You can also write a pyparsing parser that only matches part of the input
file, and then scan or search for just those parts. I think this may be
suitable for your case. Look over the following code and see how
searchString and scanString return the matching lines, and how with
scanString (which returns a Python generator - if you're not familiar with
these, look it up), you can pull out the text between parses, since
scanString returns not only the matching text, but also the start and end
locations.
-- Paul
from pyparsing import *
line_of_words = OneOrMore(Word(alphas))
inputText = """\
sldjf lskjflsja lasdfljsdf owiuerowue ndf
122
1203 080182 0123 1023021 013802
02108
aslkjweoiur olsuaperu lsfiwuer kfdsldf
293749237
029 927397 2979 29793732974
9237
82739
sjfdhhwl oewr lwkejrlj wlehrnmb
34982 9392
"""
# find all groups of words using searchString
for line in line_of_words.searchString(inputText):
print line
# prints:
# ['sldjf', 'lskjflsja', 'lasdfljsdf', 'owiuerowue', 'ndf']
# ['aslkjweoiur', 'olsuaperu', 'lsfiwuer', 'kfdsldf']
# ['o']
# ['sjfdhhwl', 'oewr', 'lwkejrlj', 'wlehrnmb']
# find all groups and their start/end locations using scanString
for line,start,end in line_of_words.scanString(inputText):
print line
# prints:
# ['sldjf', 'lskjflsja', 'lasdfljsdf', 'owiuerowue', 'ndf']
# ['aslkjweoiur', 'olsuaperu', 'lsfiwuer', 'kfdsldf']
# ['o']
# ['sjfdhhwl', 'oewr', 'lwkejrlj', 'wlehrnmb']
# use scanString to associate intervening text with matched line
parsedData = []
scanner = line_of_words.scanString(inputText)
lastLine,lastStart,lastEnd = next(scanner)
for line, start, end in scanner:
parsedData.append((lastLine, inputText[lastEnd:start].splitlines()))
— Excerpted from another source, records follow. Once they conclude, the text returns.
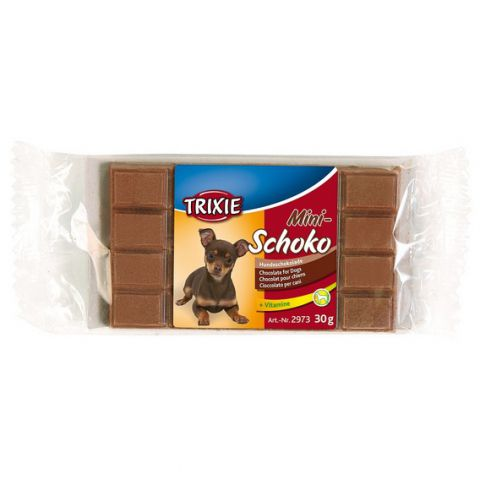 Trixie - 2973. Mini-Schoko Dog Chocolate Шоколад для мини собак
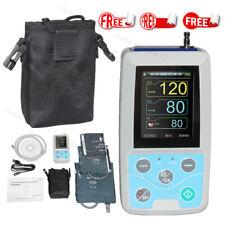 FDA Ambulatory Blood Pressure Monitor 24hours NIBP Holter ABPM50+3 Cuffs,USA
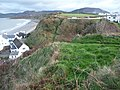 Cliff-top path, Morfa Nefyn - geograph.org.uk - 1601993.jpg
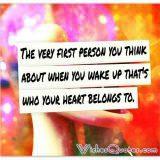 Your heart belongs to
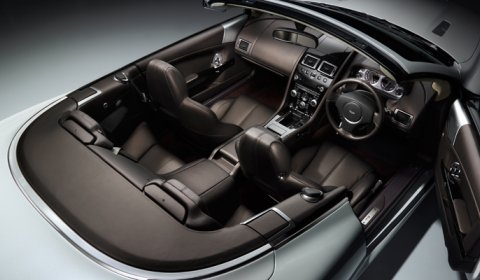 Official Three New Aston Martin DB9 Special Editions 02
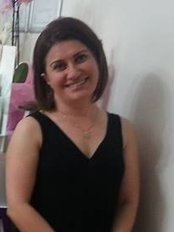 Dr. Nahide Gültekin Çem - Medical Aesthetics Clinic in Turkey
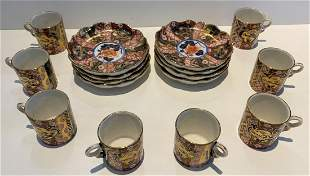 Set of Imari cups and saucers (Occupied Japan)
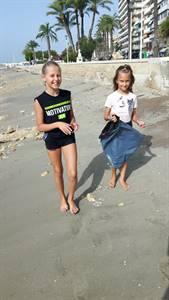 limpoieza-playas-dana-santa-pola 2019-09-16 at 18.32.45 (1).jpeg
lastLine,lastEnd = line,end
# add final group after last parsed line
parsedData.append((lastLine, inputText[lastEnd:].splitlines()))
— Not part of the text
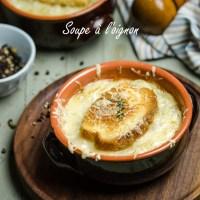Bistrot Parisien: la zuppa di cipolle francese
for line,data in parsedData:
print '-', ' '.join(line)
for d in data:
print ' ', d
# prints
#- sldjf lskjflsja lasdfljsdf owiuerowue ndf
#
# 122
# 1203 080182 0123 1023021 013802
# 02108
#
#- aslkjweoiur olsuaperu lsfiwuer kfdsldf
#
# 293749237
# 029 927397 2979 29793732974
# 9237
#- o
# 82739
#
#- sjfdhhwl oewr lwkejrlj wlehrnmb
#
# 34982 9392
#
-----Original Message-----
From: Hanchel Cheng [mailto:***@broadcom.com]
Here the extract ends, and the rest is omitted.